Salonen: Stravinsky - The Rite of Spring (24/96 FLAC)
Salonen: Stravinsky – The Rite of Spring (24/96 FLAC)

HiRes FLAC

Composer: Igor Stravinsky
Orchestra: San Francisco Symphony Orchestra
Conductor: Esa-Pekka Salonen
Format: FLAC (tracks)
Label: SFS Media
Release: 2023
Size: 598 MB
Recovery: +3%
Scan: cover

The Rite of Spring
Part 1 “Adoration of the Earth”:
01. I. Introduction
02. II. Augurs of Spring
03. III. Ritual of Abduction
04. IV. Spring Round
05. V. Ritual of the Rival Tribes
06. VI. Procession of the Sage
07. VII. The Sage
08. VIII. Dance of the Eart

Part 2 “The Sacrifice”
09. I. Introduction
10. II. Mystic Circles of the Young Girls
11. III. Glorification of the Chosen One
12. IV. Evocation of the Ancestors
13. V. Ritual Action of the Ancestors
14. VI. Sacrificial Dance

This version of Stravinsky’s The Rite of Spring was recorded live in 2022 by the San Francisco Symphony with new conductor Esa-Pekka Salonen, and, issued in 2023 exclusively on an online streaming service, it represents the first recorded collaboration between Salonen and his new orchestra. As such, it is quite promising, and it will probably bring a new fan or three to Stravinsky’s 20th century classic. For one thing, the presentation matches the medium; there is no “album” as such, just a performance of the single Stravinsky work, with the unit clocking in at 35 minutes in length. Furthermore, although he has recorded The Rite of Spring in different ways with various groups dating back to the 1980s, Salonen did not just phone in this concert. This is a distinctive Rite of Spring.

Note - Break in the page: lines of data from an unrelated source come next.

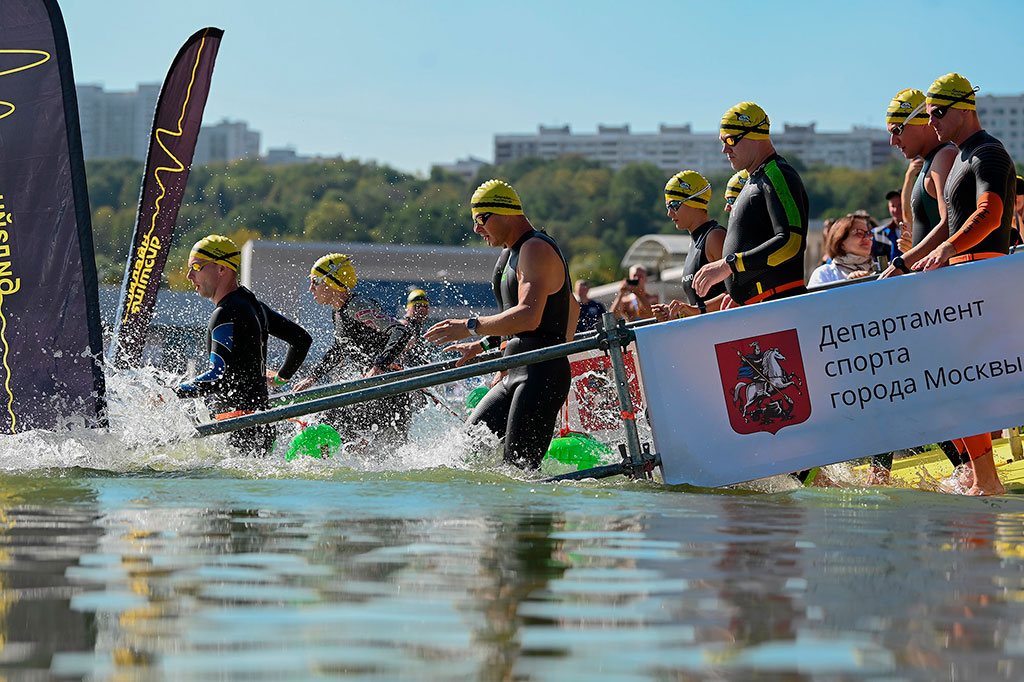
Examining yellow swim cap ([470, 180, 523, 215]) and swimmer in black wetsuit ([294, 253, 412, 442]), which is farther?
swimmer in black wetsuit ([294, 253, 412, 442])

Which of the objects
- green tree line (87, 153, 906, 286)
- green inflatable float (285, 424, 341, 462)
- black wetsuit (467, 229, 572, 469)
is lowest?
green inflatable float (285, 424, 341, 462)

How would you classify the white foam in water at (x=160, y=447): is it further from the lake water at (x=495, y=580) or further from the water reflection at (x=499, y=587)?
the water reflection at (x=499, y=587)

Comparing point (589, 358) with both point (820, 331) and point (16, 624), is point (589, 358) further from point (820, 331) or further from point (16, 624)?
point (16, 624)

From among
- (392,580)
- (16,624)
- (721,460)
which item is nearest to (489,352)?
(721,460)

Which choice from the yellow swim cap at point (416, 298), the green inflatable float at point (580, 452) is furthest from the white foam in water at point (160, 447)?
the yellow swim cap at point (416, 298)

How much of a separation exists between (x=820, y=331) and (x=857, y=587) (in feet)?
8.81

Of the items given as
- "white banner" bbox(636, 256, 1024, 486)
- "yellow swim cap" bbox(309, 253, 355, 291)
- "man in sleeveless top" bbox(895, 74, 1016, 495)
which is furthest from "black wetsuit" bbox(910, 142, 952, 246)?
"yellow swim cap" bbox(309, 253, 355, 291)

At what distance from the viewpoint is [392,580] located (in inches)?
138

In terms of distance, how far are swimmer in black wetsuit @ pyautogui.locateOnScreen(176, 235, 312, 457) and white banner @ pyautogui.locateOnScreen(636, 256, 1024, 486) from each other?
2.39 meters

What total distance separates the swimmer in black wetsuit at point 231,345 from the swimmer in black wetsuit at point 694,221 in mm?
2516

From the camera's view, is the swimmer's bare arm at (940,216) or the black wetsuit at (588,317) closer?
the swimmer's bare arm at (940,216)

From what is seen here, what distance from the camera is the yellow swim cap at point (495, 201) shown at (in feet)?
22.1

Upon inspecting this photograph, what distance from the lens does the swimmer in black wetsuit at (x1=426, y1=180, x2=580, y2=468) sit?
647 cm

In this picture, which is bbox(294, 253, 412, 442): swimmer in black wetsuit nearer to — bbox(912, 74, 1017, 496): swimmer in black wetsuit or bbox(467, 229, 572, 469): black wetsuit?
bbox(467, 229, 572, 469): black wetsuit
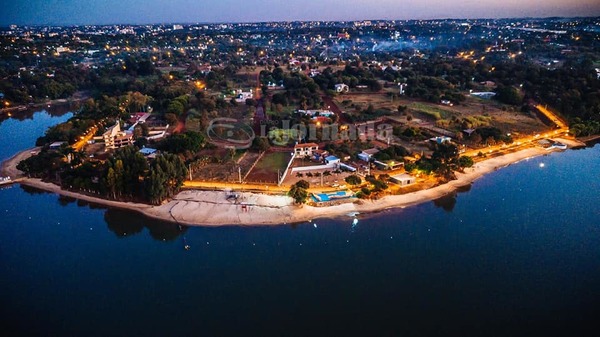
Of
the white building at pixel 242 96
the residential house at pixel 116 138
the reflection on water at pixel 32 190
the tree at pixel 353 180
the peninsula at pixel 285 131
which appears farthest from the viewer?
the white building at pixel 242 96

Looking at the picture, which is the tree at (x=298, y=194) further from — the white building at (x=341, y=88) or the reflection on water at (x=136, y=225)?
the white building at (x=341, y=88)

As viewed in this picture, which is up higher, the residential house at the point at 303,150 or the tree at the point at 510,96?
the tree at the point at 510,96

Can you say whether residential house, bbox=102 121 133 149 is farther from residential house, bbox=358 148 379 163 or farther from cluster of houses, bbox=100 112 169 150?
residential house, bbox=358 148 379 163

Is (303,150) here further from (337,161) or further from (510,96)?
(510,96)

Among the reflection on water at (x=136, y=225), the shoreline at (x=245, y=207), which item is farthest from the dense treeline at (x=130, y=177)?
the reflection on water at (x=136, y=225)

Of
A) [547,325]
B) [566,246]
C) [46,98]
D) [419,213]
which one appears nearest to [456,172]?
[419,213]

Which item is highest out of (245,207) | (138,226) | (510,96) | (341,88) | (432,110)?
(341,88)

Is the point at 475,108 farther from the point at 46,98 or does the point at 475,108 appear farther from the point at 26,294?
the point at 46,98

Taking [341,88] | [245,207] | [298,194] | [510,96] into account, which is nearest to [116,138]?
[245,207]
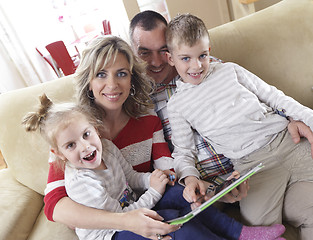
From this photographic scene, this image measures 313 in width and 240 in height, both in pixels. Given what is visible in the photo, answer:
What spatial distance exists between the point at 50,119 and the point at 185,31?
643 mm

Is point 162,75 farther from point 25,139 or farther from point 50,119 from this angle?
point 25,139

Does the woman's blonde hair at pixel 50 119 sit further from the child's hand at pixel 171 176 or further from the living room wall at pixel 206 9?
the living room wall at pixel 206 9

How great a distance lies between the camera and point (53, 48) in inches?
120

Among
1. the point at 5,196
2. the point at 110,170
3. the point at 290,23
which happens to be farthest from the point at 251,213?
the point at 5,196

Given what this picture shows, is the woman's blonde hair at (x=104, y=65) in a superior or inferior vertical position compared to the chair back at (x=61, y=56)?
superior

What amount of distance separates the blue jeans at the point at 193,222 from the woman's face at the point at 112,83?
43 cm

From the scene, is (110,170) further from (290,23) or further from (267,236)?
(290,23)

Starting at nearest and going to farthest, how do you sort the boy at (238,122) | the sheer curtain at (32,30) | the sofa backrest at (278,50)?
1. the boy at (238,122)
2. the sofa backrest at (278,50)
3. the sheer curtain at (32,30)

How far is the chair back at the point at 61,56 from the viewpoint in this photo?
304cm

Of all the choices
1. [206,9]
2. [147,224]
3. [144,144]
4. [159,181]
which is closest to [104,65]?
[144,144]

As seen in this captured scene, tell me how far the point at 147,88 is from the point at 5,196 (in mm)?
841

Most of the movements are a definite beat slower than in Salonen’s most recent version with the Los Angeles Philharmonic, and the performance has a distinctly different flavor from the pounding, heavily rhythmic interpretations that have become the norm. Sample the familiar “Augurs of Spring” movement, which may seem to lack energy but actually reveals a good many details that are generally obscured. Consider, too, the great delicacy of the short scenes toward the end of the first part, which give the bacchanalian music later all the more impact when it does appear. Considerable credit must be given to the engineering staff of the Symphony’s own SFS Media label, who achieve total clarity at the lower end of the dynamic range, and to the live audience, who kept the ambient noise to an absolute minimum. More than a gimmick to introduce a growing classical music service, this is a novel Rite of Spring from a master Stravinsky specialist conductor.